• _Exercise_
While copying the entries exactly, leave out each picture they contain.

── Source data

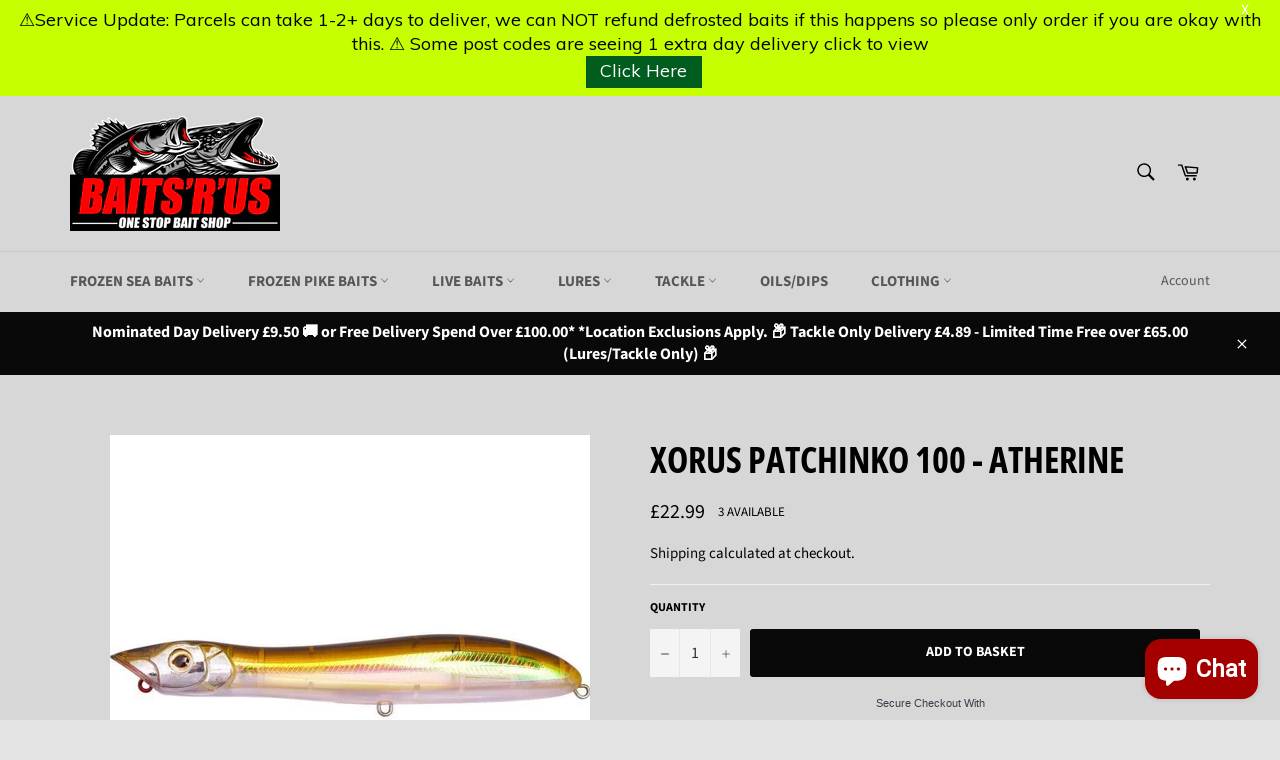

--- FILE ---
content_type: text/html; charset=UTF-8
request_url: https://announcement.aaaecommerce.com/process_v2.php
body_size: 151
content:


{"updated":1,"currentUTCtime_for_timer":"2026-01-16 00:27:43"}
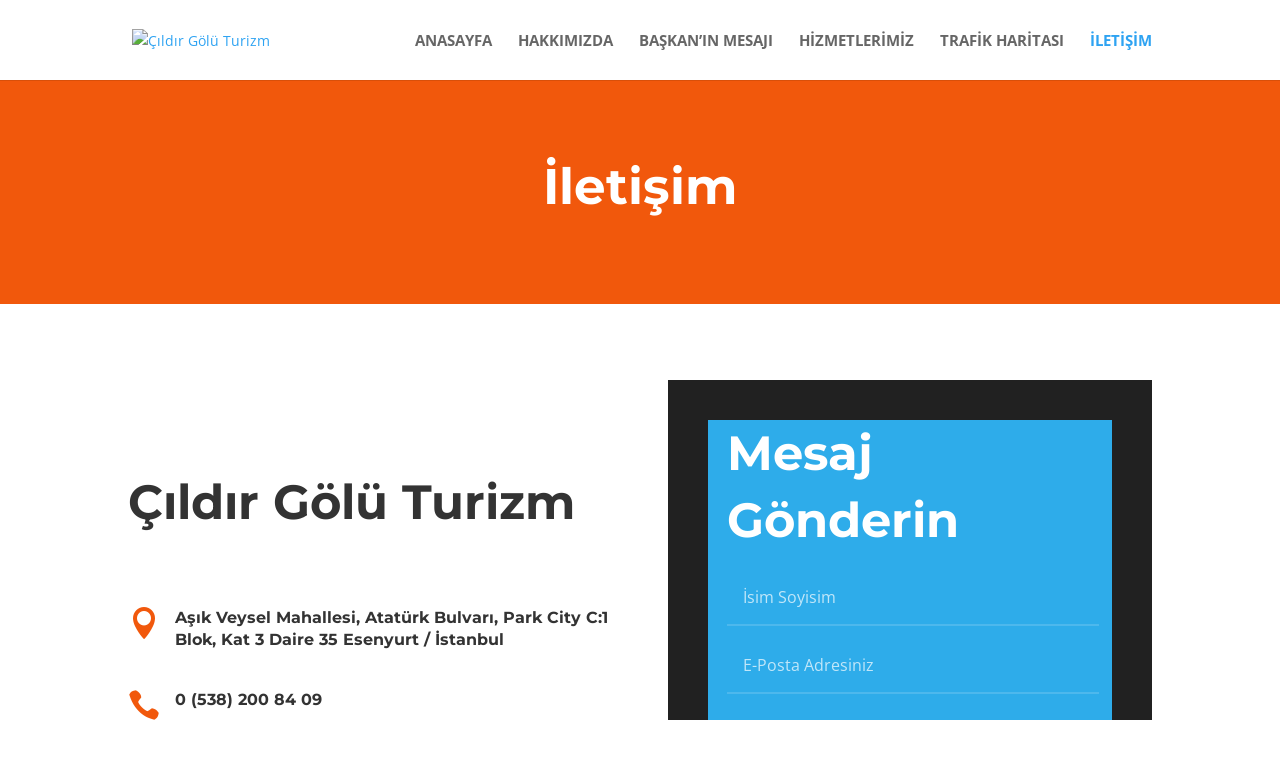

--- FILE ---
content_type: application/javascript
request_url: https://cildirgoluturizm.com/wp-content/plugins/whatsappchitchat/public/js/whatsappchitchat-public.js?ver=1.0.0
body_size: 220
content:
(function( $ ) {
	'use strict';

	/**
	 * All of the code for your public-facing JavaScript source
	 * should reside in this file.
	 *
	 * Note: It has been assumed you will write jQuery code here, so the
	 * $ function reference has been prepared for usage within the scope
	 * of this function.
	 *
	 * This enables you to define handlers, for when the DOM is ready:
	 *
	 * $(function() {
	 *
	 * });
	 *
	 * When the window is loaded:
	 *
	 * $( window ).load(function() {
	 *
	 * });
	 *
	 * ...and/or other possibilities.
	 *
	 * Ideally, it is not considered best practise to attach more than a
	 * single DOM-ready or window-load handler for a particular page.
	 * Although scripts in the WordPress core, Plugins and Themes may be
	 * practising this, we should strive to set a better example in our own work.
	 */
	 
	 jQuery(document).ready(function($){
		 
 
		$('.wc_icon_display').hover(function() { 
			 var hvr_color = $('#wc_main_hvr_color').val();
			 $( this ).css('border-color', hvr_color); 
			}, function() {
				var bdr_color = $('#wc_main_bdr_color').val(); 
				$( this ).css('border-color', bdr_color);
		});	
 
		$('.wc_widget_icon').hover(function() {
			 var whvr_color = $('#wc_widget_hvr_color').val();
			 $( this ).css('border-color', whvr_color); 
			}, function() {
				var wbdr_color = $('#wc_widget_bdr_color').val(); 
				$( this ).css('border-color', wbdr_color);
		});	
		$('.wc_share_icon_display').hover(function() {
			 var whvr_color = $('#wc_share_hvr_color').val();
			 $( this ).css('color', whvr_color); 
			}, function() { 
				var wbdr_color = $('#wc_share_bdr_color').val(); 
				$( this ).css('color', wbdr_color);
		});		
  
		 
	}); 
	 
})( jQuery );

────

• _Result of the task_
--- FILE ---
content_type: text/html; charset=UTF-8
request_url: https://announcement.aaaecommerce.com/process_v2.php
body_size: 151
content:


{"updated":1,"currentUTCtime_for_timer":"2026-01-16 00:27:43"}

--- FILE ---
content_type: application/javascript
request_url: https://cildirgoluturizm.com/wp-content/plugins/whatsappchitchat/public/js/whatsappchitchat-public.js?ver=1.0.0
body_size: 220
content:
(function( $ ) {
	'use strict';

	/**
	 * All of the code for your public-facing JavaScript source
	 * should reside in this file.
	 *
	 * Note: It has been assumed you will write jQuery code here, so the
	 * $ function reference has been prepared for usage within the scope
	 * of this function.
	 *
	 * This enables you to define handlers, for when the DOM is ready:
	 *
	 * $(function() {
	 *
	 * });
	 *
	 * When the window is loaded:
	 *
	 * $( window ).load(function() {
	 *
	 * });
	 *
	 * ...and/or other possibilities.
	 *
	 * Ideally, it is not considered best practise to attach more than a
	 * single DOM-ready or window-load handler for a particular page.
	 * Although scripts in the WordPress core, Plugins and Themes may be
	 * practising this, we should strive to set a better example in our own work.
	 */
	 
	 jQuery(document).ready(function($){
		 
 
		$('.wc_icon_display').hover(function() { 
			 var hvr_color = $('#wc_main_hvr_color').val();
			 $( this ).css('border-color', hvr_color); 
			}, function() {
				var bdr_color = $('#wc_main_bdr_color').val(); 
				$( this ).css('border-color', bdr_color);
		});	
 
		$('.wc_widget_icon').hover(function() {
			 var whvr_color = $('#wc_widget_hvr_color').val();
			 $( this ).css('border-color', whvr_color); 
			}, function() {
				var wbdr_color = $('#wc_widget_bdr_color').val(); 
				$( this ).css('border-color', wbdr_color);
		});	
		$('.wc_share_icon_display').hover(function() {
			 var whvr_color = $('#wc_share_hvr_color').val();
			 $( this ).css('color', whvr_color); 
			}, function() { 
				var wbdr_color = $('#wc_share_bdr_color').val(); 
				$( this ).css('color', wbdr_color);
		});		
  
		 
	}); 
	 
})( jQuery );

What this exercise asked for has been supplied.